- [Brief A] In the passage on post-treating MBS/PVDF composite films, at what frequency were the unipolar D–E curves measured?
- [Brief B] Extend the passage on post-treating and characterizing MBS/PVDF composite films, picking up right after its final line.

╭─ Supplied passage

To improve the discharged energy density of the composite films, post-treatments were utilized for the MBS/PVDF composites, including (i) the quenching, (ii) the comprehensive treatment of hot-pressing and quenching. For the quenching process, the as-grown composite films were heated up to 210°C and kept for 7 min before they were quenched in the ice water. For the hot-pressing process, the prepared films were hot-pressed at 150°C for 30 min with the pressure of 10 MPa and then quenching in ice water immediately. After the post-treatments, the films were dried at 60°C for 12 h. The schematic illustration of the whole process was presented in Figure 1.

Figure 1.

The schematic illustration of the whole process.

Characterization

The cross-sectional images of the films were characterized via the field emission scanning electron microscope (FE-SEM S4800, Hitachi). The XRD patterns of the films were carried out on Bruker D8 Advance. Differential scanning calorimetry (NETZSCH, DSC-214 Polyma) was performed for all samples. For the measurement of electrical performance, gold electrodes (diameter of 3 mm and thickness of 90 nm) were sputtered on both sides of the films. Dielectric constant and dielectric loss were tested by the HP 4294A precision impedance analyzer (Agilent). Unipolar displacement-electric field (D–E) curves were measured at 100 Hz by using a Premier II ferroelectric test system (Radiant Technologies, Inc.).

The discharged energy density (U_e), charged energy density (U) and lost energy density (U_loss) of dielectrics could be calculated from D-E curve. As shown in Figure 2, the green shaded area represents U_e and it could be calculated by integrating the orange curve on the vertical axis and expressed as: $U_{e} = - \int_{D_{m a x}}^{D_{r}} E d D$ . Similarly, the U could be calculated by integrating the red curve on the vertical axis and expressed as: $U = \int_{D_{m a x}}^{0} E d D$ . At last, the efficiency $(η)$ could be expressed as: $η = \frac{U_{e}}{U_{e} + U_{l o s s}} = \frac{U_{e}}{U}$ .

Figure 2.

The schematic illustration of D-E curve of a dielectric under electric field of a triangular wave.

╰─
╭─ Record list

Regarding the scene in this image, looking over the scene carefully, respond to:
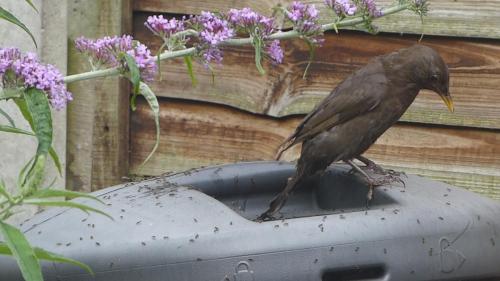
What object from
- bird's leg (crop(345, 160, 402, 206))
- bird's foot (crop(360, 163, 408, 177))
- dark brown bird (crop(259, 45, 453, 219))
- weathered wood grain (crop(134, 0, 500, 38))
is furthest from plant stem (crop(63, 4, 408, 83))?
weathered wood grain (crop(134, 0, 500, 38))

╰─

- [Expected answer A] 100 Hz

- [Expected answer B]
Results and discussion

Figure 3 reveals the structures and properties of PVDF with various content of MBS prepared via the solution casting. As is known, PVDF is a kind of semi-crystalline polymer, the crystalline structures of pristine PVDF and MBS/PVDF composite films are exhibited in Figure 3(a). XRD pattern of MBS/PVDF is nearly the same as pristine PVDF and the peaks corresponding to α and β phase of PVDF. The FT-IR spectra of MBS/PVDF is shown in Figure 3(b), the peaks at 765 cm⁻¹ and 839 cm⁻¹ come from the α and β phase of PVDF and these peaks are hardly changed with the introduction of MBS. There is only one peak of MBS at 1725 cm⁻¹ and increases with the incremental content of MBS.²⁵ Those results indicate the introduction of MBS hardly affects the PVDF crystal phase.

Figure 3.

(a) XRD patterns, (b) FT-IR spectra, (c) frequency-dependent dielectric constant and dielectric loss, (d) failure probability of dielectric breakdown deduced from Weibull distribution, (e) D–E curves at the electric field approaching Eb and (f) discharged energy density, efficiency and Eb for MBS/poly(vinylidene fluoride) composite films with different volume fractions of MBS. MBS: methacrylate-butadiene-styrene; XRD: X-ray diffraction; FT-IR: Fourier Transform infrared.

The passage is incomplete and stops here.